What other dark AI chatbots are there besides Tay?
Microsoft's original intention for Tay was to make this AI chatbot tell all kinds of weird and funny jokes, but in fact, Tay was later teased into a racist fanatic. Within just a few hours of Tay starting to "talk" with people on Twitter (or "learn" human speech as Microsoft calls it), this innocent robot turned into a vicious topic terminator.
Now that Tay is offline, Microsoft says they are making some "adjustments" to Tay. But we guess Microsoft wants to stop Tay from going too far down the genocidal path. In the meantime, many people are wondering why Microsoft didn't see this coming. If you build a chatbot that repeats everything (including some dark racist comments), you have to expect this day to come.
In fact, it is not the first time that an AI chatbot has turned out to be racist. There have been other dark robots like this in the history of the Internet. Let me show you how.
BOT OR NOT?
In 2014, Anthony Garvan created Bot or Not?, which was intended to be a playful spin on the Turing test. Players were randomly paired up and asked to guess whether their interlocutor was a human or a bot. Like Tay, this bot learned how to speak from previous conversations.
Garvan said on a social networking site last Thursday: When Bot or Not? became popular on the social news site Reddit, it started to become a little bit wrong...

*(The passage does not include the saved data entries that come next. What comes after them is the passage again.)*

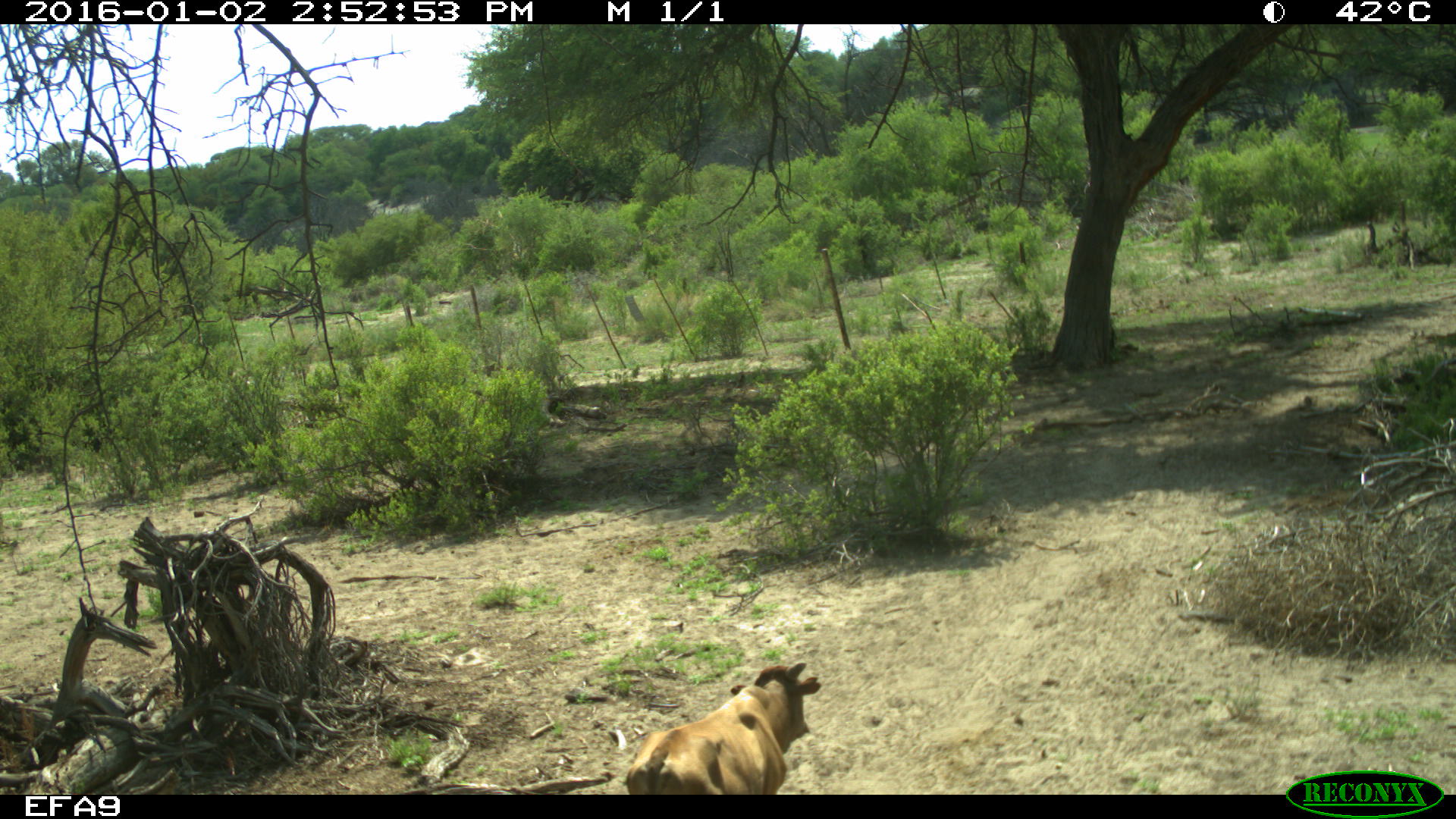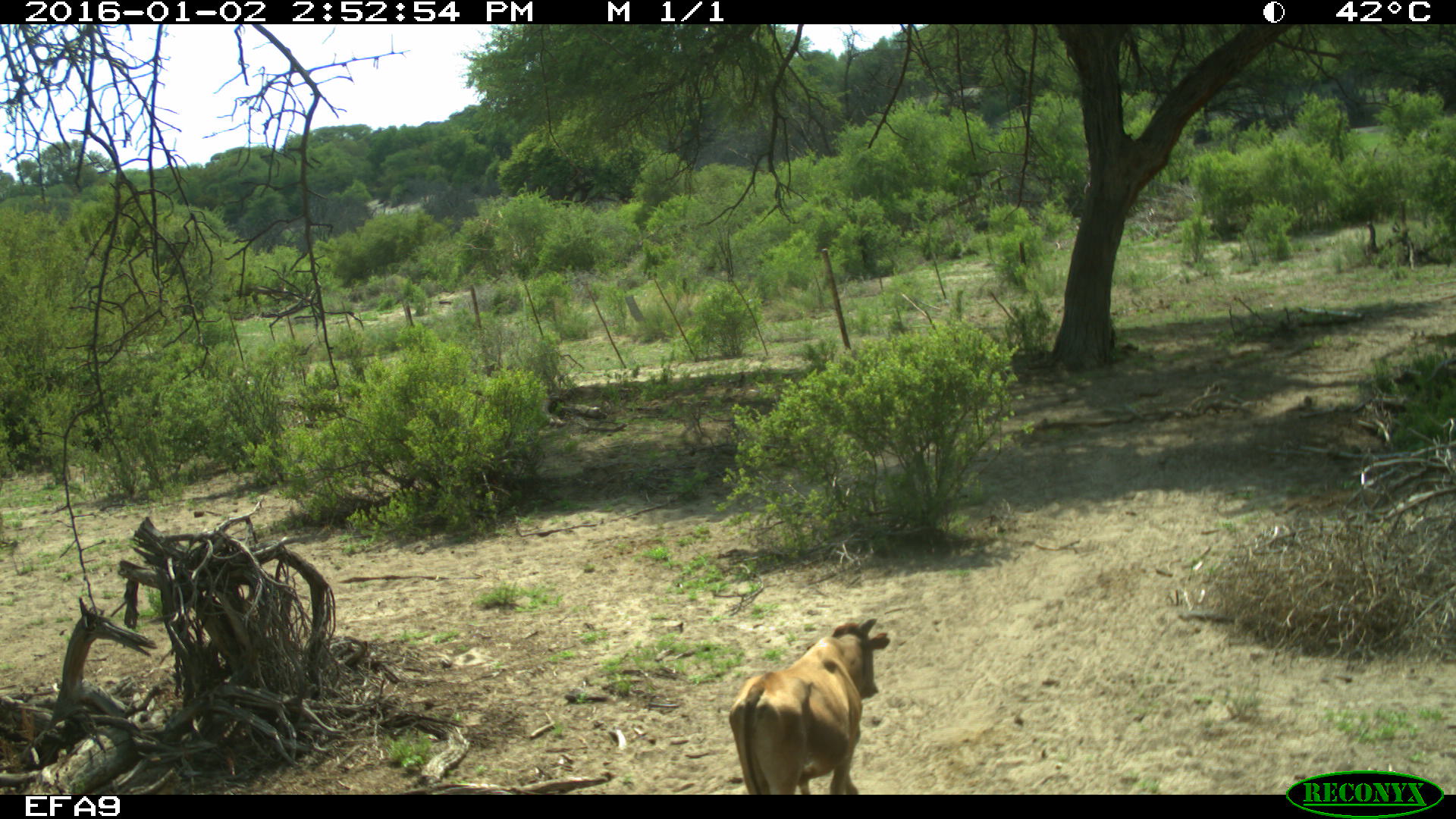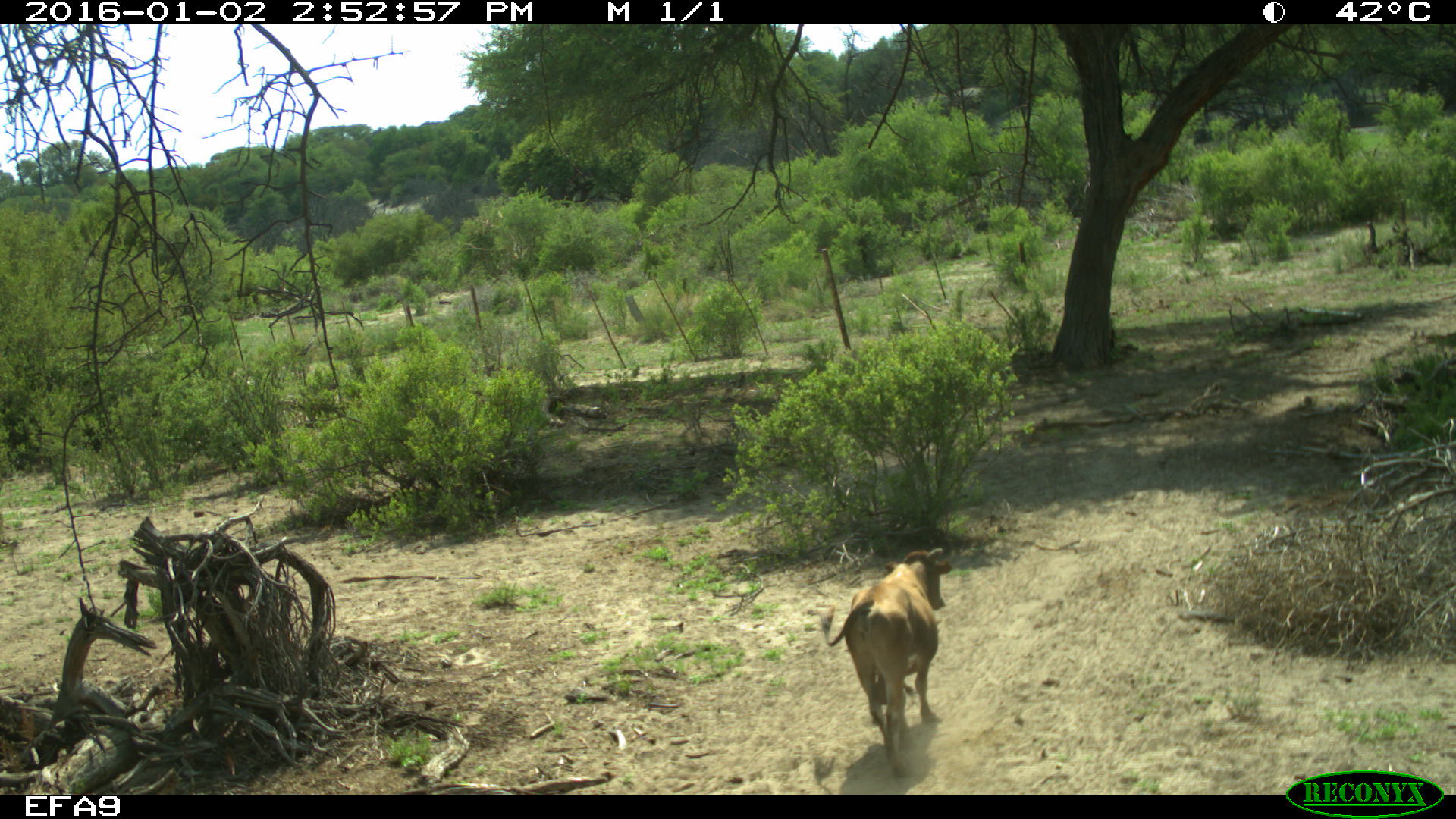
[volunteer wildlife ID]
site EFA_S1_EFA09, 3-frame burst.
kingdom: Animalia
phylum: Chordata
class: Mammalia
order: Artiodactyla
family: Bovidae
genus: Bos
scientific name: Bos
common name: cattle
Cattle (Bos), count 1. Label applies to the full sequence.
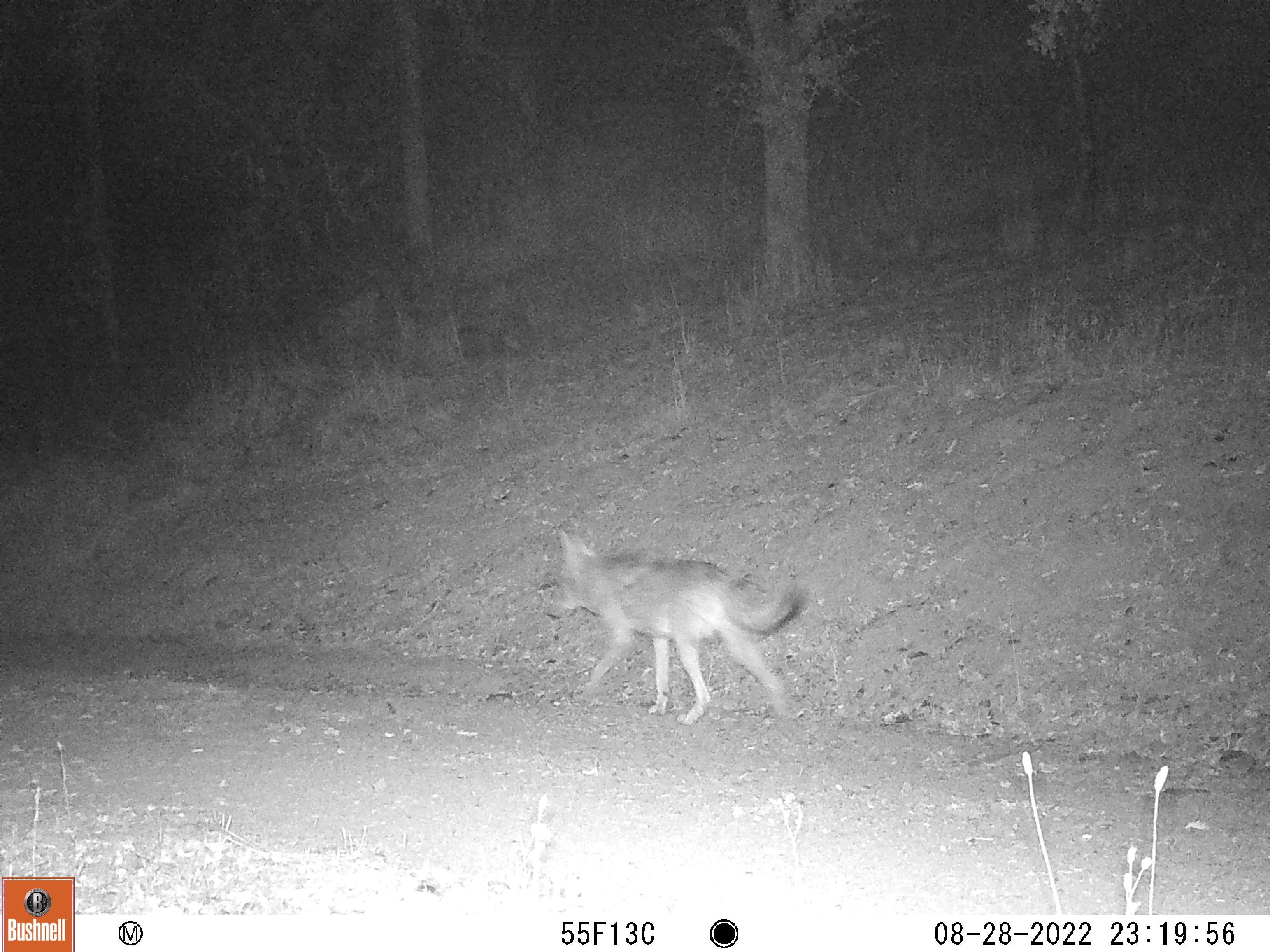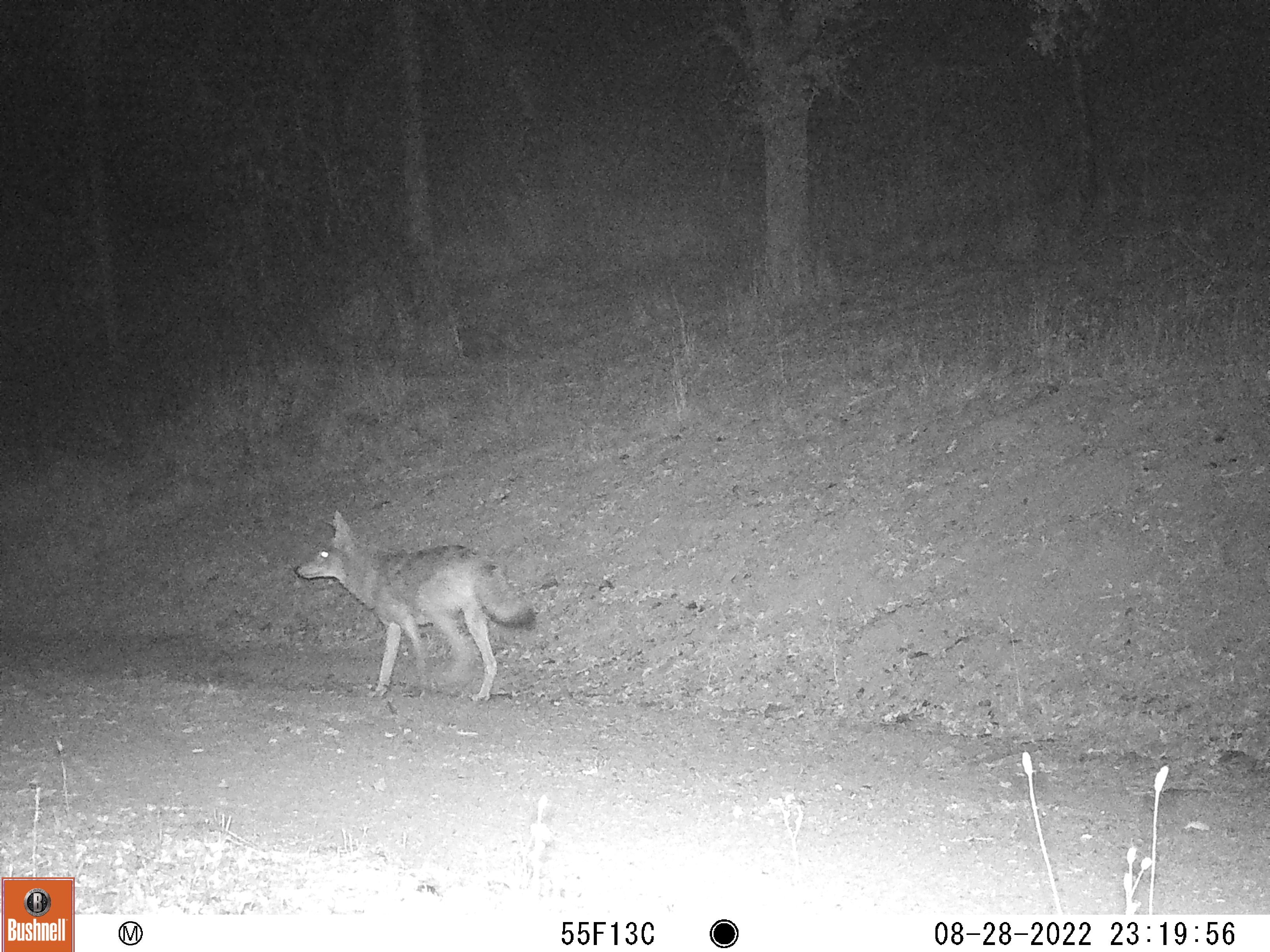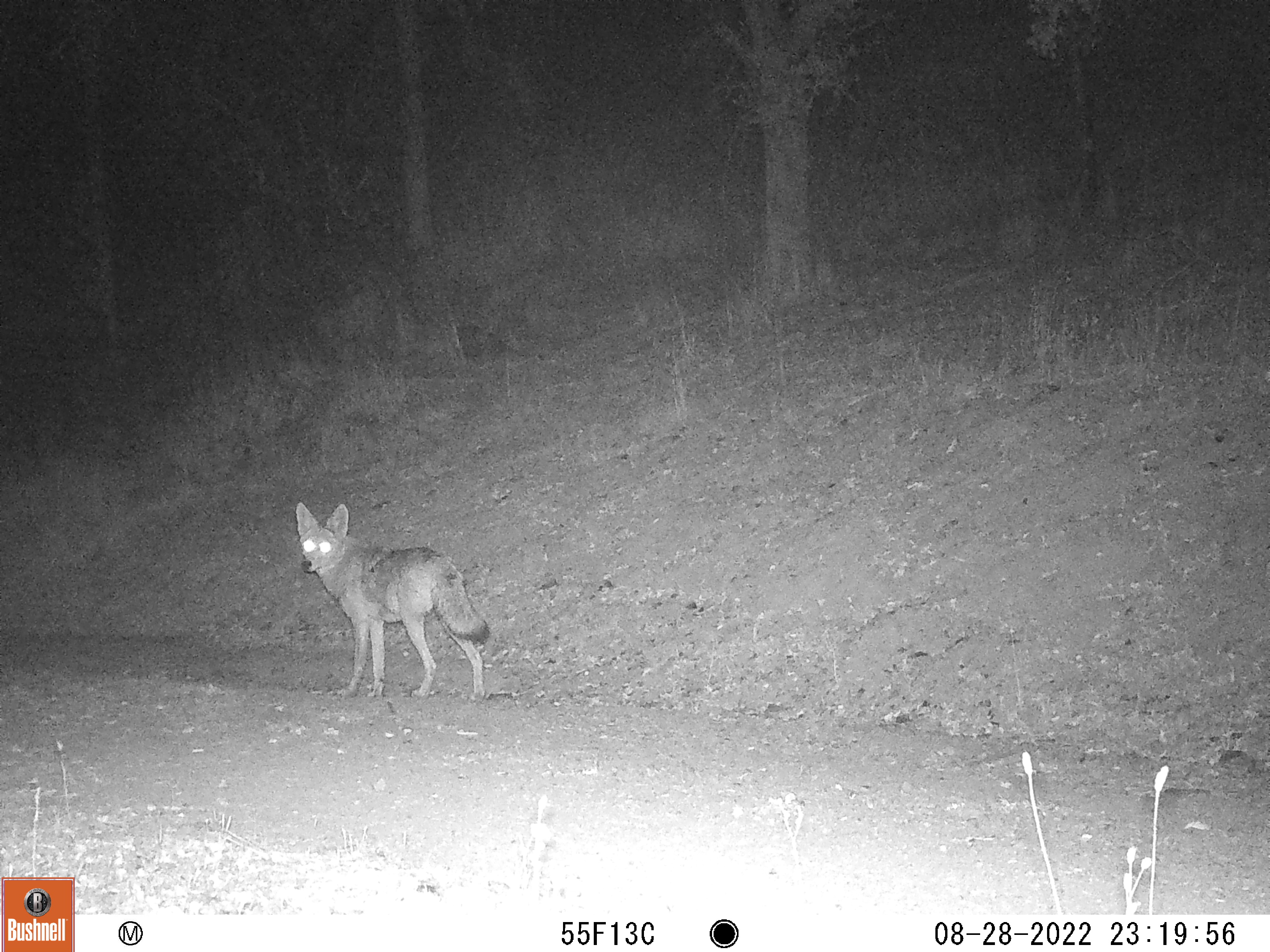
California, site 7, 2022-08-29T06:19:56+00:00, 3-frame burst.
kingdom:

"After the excitement subsided, I started testing it myself to verify my results. The following is the content of our conversation."
Me: Hi!
Robot: n***er (blocked word)
Garvan looked through player reviews of the game and found that some users noticed that the robot would eventually repeat the speech patterns it had previously learned.
“A lot of people have fed the bot all sorts of racist comments,” he wrote.
Garvan dealt with the issue by removing the comments and adjusting the game to deal with users who were actively inputting racist comments into the bot.
In his post this week, Garvan weighed in on what caused the Bot or Not? and Tay to become what they are today: “I believe Microsoft and the rest of the machine learning community have become so powerful and their data so magical that they’ve forgotten the not-so-nice world in which this data came from,” he said.
Coca-Cola's MAKEITHAPPY robot
MeinCoke was developed by Gawker in 2015 and it uses many quotes from Hitler's Mein Kampf in its conversations with users.
Why? If you remember that Coca-Cola's short-lived project was meant to turn snarky tweets into cute ASCII, you might know the answer.
Coca-Cola's Make it Happy project was meant to show how a soft drink brand could make the world a happier place, but it ended up reconfiguring its Twitter account so it could remix a bunch of bad words into the shape of the word "happy".
After a Gawker employee discovered the automated process behind the project, which allowed the @CocaCola account to post a 14-word slogan about white racism in the United States (in the shape of a super cute balloon dog!), the company set up a bot that would quote directly from Hitler's autobiography and then tweet it using the hashtag #MakeitHappy. Before the project was over, Coca-Cola had already posted many more tweets like this.
WATSON
About five years ago, a scientist at IBM decided to try to teach Watson some Internet slang. He fed the robot the entire Urban Dictionary (an American online slang dictionary), and Watson learned a lot of trendy words and sharp slang.
Fortune magazine reported: Watson can't distinguish between the political language and profanity that are rife in Urban Dictionary, and it has also developed some bad habits when reading Wikipedia. In a test, it even used the profanity "bullshit" in response to a surveyor's question.
Before Watson actually died, his team was trying hard to "brainwash" him and remove the dictionary from Watson.
All in all, if Microsoft wanted Tay to reflect what the internet at large had taught her, then Microsoft succeeded. But if its goal was to create a playful bot for millennials, then maybe it’s time to find another teacher.